Please pick out every line below that contains the word "bottle" and copy each one in full.
** Begin **
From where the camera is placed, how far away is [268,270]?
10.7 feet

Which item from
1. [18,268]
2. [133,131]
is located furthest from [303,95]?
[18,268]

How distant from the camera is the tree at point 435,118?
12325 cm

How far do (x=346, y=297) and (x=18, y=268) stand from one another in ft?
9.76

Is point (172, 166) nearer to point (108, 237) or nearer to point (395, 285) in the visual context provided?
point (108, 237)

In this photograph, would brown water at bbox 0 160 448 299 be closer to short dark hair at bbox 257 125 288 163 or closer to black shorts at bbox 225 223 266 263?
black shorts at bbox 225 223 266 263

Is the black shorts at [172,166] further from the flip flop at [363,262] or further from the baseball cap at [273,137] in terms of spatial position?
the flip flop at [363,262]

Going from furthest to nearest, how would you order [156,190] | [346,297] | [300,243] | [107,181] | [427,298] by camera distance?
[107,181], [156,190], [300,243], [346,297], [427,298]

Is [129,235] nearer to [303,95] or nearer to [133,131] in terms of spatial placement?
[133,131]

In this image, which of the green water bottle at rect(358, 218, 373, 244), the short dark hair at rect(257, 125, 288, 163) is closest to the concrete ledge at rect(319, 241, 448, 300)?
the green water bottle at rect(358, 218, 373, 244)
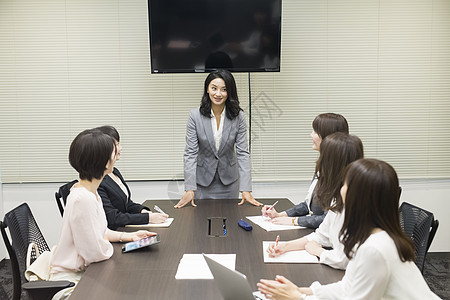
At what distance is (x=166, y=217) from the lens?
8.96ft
** End **
** Begin **
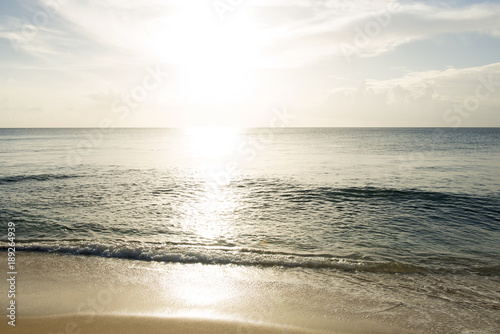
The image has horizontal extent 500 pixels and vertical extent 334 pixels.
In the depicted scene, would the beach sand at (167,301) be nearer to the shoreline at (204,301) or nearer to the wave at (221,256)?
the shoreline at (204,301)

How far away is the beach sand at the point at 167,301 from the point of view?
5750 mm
** End **
== Written reply ==
In this image, which of the green water bottle at rect(358, 218, 373, 244), the short dark hair at rect(257, 125, 288, 163) is closest to the concrete ledge at rect(319, 241, 448, 300)?
the green water bottle at rect(358, 218, 373, 244)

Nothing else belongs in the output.